>> start DATA FOR THIS TASK
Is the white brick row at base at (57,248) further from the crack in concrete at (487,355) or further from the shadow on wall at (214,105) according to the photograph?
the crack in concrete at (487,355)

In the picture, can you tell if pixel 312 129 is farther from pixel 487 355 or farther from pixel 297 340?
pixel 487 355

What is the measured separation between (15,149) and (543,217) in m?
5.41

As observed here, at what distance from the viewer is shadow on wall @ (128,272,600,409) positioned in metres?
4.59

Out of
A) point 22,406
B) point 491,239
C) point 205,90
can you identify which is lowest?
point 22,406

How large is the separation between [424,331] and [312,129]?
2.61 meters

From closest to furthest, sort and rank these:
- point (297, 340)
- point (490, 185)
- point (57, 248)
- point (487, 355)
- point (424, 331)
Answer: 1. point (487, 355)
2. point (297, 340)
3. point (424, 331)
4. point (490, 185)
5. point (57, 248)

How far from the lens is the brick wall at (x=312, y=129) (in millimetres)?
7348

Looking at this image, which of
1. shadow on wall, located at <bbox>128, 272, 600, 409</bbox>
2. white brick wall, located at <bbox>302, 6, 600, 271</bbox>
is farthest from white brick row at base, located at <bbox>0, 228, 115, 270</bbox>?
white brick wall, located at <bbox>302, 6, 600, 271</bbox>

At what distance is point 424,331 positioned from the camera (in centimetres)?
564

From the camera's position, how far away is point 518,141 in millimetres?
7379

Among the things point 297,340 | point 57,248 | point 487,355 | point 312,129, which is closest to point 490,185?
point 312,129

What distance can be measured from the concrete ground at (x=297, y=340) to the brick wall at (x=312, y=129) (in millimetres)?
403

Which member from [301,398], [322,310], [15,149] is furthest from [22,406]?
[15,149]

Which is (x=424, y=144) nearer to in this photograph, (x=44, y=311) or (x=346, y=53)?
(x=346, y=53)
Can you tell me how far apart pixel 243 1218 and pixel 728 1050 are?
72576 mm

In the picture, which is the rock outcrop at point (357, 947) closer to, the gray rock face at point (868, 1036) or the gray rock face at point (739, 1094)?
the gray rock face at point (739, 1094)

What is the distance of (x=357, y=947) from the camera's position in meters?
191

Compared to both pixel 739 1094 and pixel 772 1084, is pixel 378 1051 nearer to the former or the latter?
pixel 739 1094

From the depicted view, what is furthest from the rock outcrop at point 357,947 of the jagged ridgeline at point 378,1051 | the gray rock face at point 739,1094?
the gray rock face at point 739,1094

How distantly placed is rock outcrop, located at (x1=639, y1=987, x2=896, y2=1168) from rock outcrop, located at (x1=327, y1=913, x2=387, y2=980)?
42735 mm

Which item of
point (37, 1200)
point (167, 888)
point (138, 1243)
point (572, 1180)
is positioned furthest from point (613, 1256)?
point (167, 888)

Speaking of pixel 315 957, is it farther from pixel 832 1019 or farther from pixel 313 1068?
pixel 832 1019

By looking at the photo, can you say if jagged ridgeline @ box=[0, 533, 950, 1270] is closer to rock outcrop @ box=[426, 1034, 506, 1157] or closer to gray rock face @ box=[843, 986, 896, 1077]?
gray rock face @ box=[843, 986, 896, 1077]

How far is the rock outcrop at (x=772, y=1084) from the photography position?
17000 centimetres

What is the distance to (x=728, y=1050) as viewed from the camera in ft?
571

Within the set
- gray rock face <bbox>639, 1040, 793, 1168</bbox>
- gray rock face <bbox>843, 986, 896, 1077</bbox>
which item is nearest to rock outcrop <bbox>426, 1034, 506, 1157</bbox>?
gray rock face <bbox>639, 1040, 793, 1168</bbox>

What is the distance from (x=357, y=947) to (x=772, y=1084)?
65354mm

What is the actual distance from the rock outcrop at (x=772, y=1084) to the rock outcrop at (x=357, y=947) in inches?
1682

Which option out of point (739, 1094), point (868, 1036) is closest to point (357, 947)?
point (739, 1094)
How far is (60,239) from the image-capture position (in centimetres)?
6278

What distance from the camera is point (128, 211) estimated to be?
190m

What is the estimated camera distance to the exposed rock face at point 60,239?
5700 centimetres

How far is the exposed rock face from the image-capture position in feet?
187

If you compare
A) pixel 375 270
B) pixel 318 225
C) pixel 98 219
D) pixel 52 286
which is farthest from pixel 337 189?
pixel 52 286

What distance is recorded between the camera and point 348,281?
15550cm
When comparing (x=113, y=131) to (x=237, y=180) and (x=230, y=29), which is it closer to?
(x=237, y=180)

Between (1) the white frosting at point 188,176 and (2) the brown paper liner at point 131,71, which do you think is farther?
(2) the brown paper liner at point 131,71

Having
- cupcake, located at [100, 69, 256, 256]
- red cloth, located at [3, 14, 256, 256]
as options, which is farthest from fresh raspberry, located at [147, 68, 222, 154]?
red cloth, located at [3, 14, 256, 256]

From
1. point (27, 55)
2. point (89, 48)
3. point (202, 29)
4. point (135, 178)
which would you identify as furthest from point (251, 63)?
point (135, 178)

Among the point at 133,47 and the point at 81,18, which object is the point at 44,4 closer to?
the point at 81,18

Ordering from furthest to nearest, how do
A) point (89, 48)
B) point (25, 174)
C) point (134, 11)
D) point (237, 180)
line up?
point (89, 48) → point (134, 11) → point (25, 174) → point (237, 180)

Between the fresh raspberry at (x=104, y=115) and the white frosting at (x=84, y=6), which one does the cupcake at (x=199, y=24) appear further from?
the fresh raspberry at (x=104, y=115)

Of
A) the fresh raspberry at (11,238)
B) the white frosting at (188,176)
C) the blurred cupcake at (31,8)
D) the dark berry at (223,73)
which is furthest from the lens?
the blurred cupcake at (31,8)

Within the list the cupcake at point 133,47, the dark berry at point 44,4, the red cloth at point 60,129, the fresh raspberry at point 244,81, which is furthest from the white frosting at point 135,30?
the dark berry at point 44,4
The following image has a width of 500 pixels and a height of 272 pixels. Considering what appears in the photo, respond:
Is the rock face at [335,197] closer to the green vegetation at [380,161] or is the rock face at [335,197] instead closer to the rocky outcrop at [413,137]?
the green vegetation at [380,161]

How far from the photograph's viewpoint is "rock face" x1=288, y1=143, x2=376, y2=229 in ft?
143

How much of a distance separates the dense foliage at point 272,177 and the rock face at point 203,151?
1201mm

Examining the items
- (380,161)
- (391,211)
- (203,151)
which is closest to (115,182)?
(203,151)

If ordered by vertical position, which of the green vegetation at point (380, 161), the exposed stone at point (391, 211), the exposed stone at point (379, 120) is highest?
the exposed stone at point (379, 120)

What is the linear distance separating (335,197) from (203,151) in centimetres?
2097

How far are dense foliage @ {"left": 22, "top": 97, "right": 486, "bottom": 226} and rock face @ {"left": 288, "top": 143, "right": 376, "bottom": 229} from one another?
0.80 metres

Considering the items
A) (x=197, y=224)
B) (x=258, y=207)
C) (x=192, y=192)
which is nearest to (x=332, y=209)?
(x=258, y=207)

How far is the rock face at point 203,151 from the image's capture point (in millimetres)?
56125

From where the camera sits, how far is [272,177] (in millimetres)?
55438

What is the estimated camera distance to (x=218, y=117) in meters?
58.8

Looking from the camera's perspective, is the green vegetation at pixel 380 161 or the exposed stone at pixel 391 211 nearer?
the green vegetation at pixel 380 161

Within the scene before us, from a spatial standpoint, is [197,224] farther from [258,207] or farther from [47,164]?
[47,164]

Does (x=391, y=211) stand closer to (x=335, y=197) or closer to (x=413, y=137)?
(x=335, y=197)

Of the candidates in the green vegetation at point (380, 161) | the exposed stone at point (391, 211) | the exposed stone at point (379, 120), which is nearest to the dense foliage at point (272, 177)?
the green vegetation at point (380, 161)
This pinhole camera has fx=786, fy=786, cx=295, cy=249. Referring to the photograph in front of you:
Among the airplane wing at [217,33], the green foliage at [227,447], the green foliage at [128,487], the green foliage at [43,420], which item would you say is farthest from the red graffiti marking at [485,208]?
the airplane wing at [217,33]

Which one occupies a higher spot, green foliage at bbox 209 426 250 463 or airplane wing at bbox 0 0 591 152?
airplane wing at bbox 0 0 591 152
>> end DATA FOR THIS TASK
Give again the lines from the line holding "Of the candidates" through the close of the listing, both included, exactly as written and with nothing else.

Of the candidates in the green vegetation at point (380, 161) | the exposed stone at point (391, 211) | the exposed stone at point (379, 120), which is nearest to the dense foliage at point (272, 177)?
the green vegetation at point (380, 161)
This pinhole camera has fx=786, fy=786, cx=295, cy=249. Referring to the photograph in front of you:
Among the airplane wing at [217,33], the green foliage at [227,447], the green foliage at [128,487], the green foliage at [43,420], which item would you say is farthest from the red graffiti marking at [485,208]?
the airplane wing at [217,33]

Which one occupies a higher spot, green foliage at bbox 209 426 250 463 or airplane wing at bbox 0 0 591 152?
airplane wing at bbox 0 0 591 152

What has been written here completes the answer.